### WHAT NEEDS TO BE DONE
The line containing "Is (x=113, y=210)" marks the start of the required copy, which runs to the final line of the entries; return those lines exactly, without any pictures.

### RECORDS SUPPLIED
<<<<
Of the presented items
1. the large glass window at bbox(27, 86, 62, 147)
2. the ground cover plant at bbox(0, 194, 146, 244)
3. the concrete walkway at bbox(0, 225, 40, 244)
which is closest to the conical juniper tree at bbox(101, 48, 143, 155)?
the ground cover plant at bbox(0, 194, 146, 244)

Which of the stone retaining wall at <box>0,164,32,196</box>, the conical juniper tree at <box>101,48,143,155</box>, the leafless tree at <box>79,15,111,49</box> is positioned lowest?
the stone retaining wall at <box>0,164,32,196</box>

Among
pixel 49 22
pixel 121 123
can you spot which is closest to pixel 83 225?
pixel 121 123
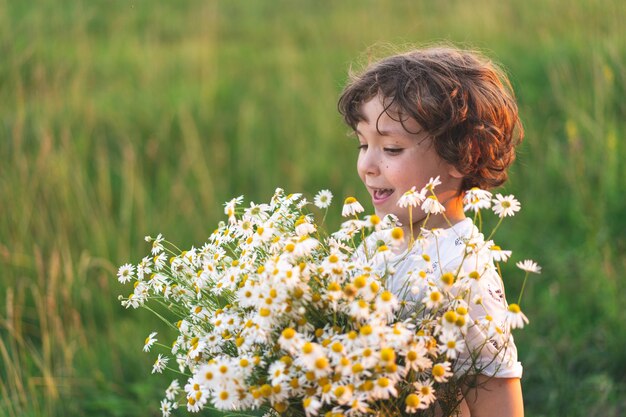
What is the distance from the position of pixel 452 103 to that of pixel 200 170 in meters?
3.18

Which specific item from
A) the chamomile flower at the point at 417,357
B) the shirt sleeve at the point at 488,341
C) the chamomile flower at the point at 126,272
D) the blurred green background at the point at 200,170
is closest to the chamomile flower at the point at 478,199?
the shirt sleeve at the point at 488,341

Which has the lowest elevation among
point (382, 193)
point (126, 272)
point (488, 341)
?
point (488, 341)

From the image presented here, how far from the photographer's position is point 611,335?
423 cm

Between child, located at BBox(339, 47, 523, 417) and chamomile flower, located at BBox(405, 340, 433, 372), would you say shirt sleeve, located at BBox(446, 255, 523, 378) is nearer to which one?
child, located at BBox(339, 47, 523, 417)

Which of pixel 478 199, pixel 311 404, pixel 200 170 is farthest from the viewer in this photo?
pixel 200 170

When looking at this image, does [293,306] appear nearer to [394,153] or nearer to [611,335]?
[394,153]

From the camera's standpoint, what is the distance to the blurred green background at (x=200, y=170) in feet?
13.4

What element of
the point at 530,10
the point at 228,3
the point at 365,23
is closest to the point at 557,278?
the point at 530,10

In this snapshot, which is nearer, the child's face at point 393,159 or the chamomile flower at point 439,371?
the chamomile flower at point 439,371

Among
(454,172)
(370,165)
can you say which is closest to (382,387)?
(370,165)

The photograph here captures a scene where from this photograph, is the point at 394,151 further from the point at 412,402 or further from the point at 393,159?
the point at 412,402

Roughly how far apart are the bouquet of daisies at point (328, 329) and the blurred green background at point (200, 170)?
62.3 inches

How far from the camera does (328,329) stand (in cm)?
187

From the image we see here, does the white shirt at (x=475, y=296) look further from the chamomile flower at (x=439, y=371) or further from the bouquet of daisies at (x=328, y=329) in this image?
the chamomile flower at (x=439, y=371)
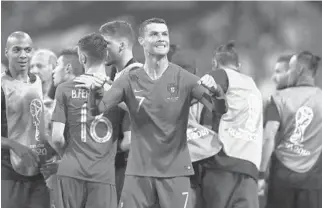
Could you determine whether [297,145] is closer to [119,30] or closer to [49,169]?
[119,30]

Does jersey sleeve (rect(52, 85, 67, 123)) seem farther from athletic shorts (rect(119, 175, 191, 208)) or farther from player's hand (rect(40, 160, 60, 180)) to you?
athletic shorts (rect(119, 175, 191, 208))

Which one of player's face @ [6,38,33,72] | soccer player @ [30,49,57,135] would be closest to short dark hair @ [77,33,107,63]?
player's face @ [6,38,33,72]

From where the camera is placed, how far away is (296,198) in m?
6.09

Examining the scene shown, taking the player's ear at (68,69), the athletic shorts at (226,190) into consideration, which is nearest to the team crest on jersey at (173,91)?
the athletic shorts at (226,190)

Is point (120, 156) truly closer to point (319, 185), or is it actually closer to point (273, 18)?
point (319, 185)

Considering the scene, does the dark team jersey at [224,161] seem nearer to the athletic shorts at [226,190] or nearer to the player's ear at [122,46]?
the athletic shorts at [226,190]

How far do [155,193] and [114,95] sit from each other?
707mm

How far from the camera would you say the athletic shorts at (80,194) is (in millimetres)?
4879

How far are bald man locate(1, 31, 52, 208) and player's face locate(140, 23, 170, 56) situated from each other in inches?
58.2

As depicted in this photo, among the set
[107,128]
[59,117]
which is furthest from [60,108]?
[107,128]

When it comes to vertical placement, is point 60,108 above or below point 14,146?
above

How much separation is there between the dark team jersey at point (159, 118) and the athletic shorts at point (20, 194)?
1.55m

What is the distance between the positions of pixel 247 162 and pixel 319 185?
953mm

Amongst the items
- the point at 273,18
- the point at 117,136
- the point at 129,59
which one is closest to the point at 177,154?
the point at 117,136
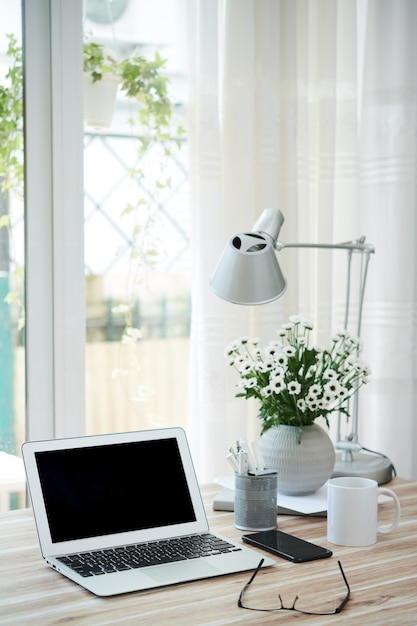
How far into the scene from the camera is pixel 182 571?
1291 mm

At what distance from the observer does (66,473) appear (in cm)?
140

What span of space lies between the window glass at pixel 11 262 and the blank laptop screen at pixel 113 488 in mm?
840

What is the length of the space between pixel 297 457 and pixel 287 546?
25 centimetres

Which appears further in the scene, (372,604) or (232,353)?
(232,353)

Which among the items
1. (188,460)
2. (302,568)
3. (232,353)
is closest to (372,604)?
(302,568)

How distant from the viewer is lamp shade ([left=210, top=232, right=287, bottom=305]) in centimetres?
159

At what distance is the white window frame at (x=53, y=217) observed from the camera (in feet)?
7.09

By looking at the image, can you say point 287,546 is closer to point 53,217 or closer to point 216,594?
point 216,594

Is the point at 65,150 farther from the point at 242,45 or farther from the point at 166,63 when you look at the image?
the point at 242,45

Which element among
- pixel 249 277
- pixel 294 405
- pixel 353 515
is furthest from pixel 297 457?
pixel 249 277

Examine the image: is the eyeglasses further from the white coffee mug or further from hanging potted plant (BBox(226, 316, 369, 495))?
hanging potted plant (BBox(226, 316, 369, 495))

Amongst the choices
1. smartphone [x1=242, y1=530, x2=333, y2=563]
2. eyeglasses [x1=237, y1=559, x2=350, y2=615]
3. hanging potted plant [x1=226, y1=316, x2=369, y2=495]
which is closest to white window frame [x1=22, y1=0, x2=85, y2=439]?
hanging potted plant [x1=226, y1=316, x2=369, y2=495]

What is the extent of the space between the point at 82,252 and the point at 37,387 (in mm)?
374

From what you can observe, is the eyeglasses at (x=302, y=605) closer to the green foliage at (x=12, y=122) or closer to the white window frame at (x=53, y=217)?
the white window frame at (x=53, y=217)
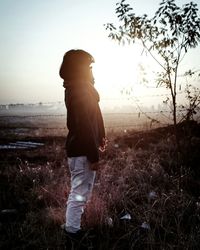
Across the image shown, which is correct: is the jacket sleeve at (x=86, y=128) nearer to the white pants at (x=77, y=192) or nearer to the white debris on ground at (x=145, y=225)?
the white pants at (x=77, y=192)

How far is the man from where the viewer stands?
3.89 metres

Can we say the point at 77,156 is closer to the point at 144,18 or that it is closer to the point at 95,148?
the point at 95,148

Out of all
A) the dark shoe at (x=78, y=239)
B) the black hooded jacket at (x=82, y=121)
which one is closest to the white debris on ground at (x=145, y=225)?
the dark shoe at (x=78, y=239)

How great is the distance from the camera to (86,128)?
3891 mm

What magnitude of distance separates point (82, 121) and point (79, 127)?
83mm

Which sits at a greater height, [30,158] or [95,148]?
[95,148]

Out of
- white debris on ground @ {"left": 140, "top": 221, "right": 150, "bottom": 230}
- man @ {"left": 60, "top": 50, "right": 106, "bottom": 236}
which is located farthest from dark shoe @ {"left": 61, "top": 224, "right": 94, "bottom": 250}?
white debris on ground @ {"left": 140, "top": 221, "right": 150, "bottom": 230}

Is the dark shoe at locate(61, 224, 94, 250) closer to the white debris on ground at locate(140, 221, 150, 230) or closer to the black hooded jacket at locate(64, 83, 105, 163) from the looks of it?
the white debris on ground at locate(140, 221, 150, 230)

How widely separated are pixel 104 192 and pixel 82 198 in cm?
201

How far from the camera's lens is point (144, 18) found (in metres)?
6.07

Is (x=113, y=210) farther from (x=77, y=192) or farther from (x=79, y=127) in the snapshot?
(x=79, y=127)

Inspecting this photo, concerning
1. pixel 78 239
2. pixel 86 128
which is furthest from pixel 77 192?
pixel 86 128

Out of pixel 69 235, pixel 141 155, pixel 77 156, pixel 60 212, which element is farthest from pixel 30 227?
pixel 141 155

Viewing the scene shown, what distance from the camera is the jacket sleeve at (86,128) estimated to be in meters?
3.88
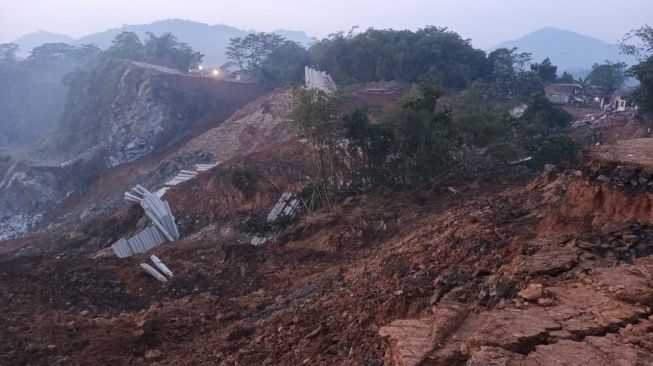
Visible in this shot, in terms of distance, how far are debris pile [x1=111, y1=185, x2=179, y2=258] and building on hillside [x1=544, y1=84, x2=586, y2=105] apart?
>>>>
### COMPLETED TASK
Is (x=113, y=210) farther from (x=77, y=192) or farther from (x=79, y=127) in the snapshot?
(x=79, y=127)

Inspecting this photo, concerning
1. pixel 78 239
2. pixel 86 128
which is furthest from pixel 77 192?
pixel 86 128

Out of pixel 69 235, pixel 141 155, pixel 77 156, pixel 60 212, which element is farthest from pixel 30 227?
pixel 141 155

Viewing the scene shown, what distance from the camera is the jacket sleeve at (86,128) estimated to be in meters?
3.88
Visible in this shot, in terms of distance, how far are debris pile [x1=111, y1=185, x2=179, y2=258] and building on hillside [x1=544, y1=84, x2=586, y2=105] apart?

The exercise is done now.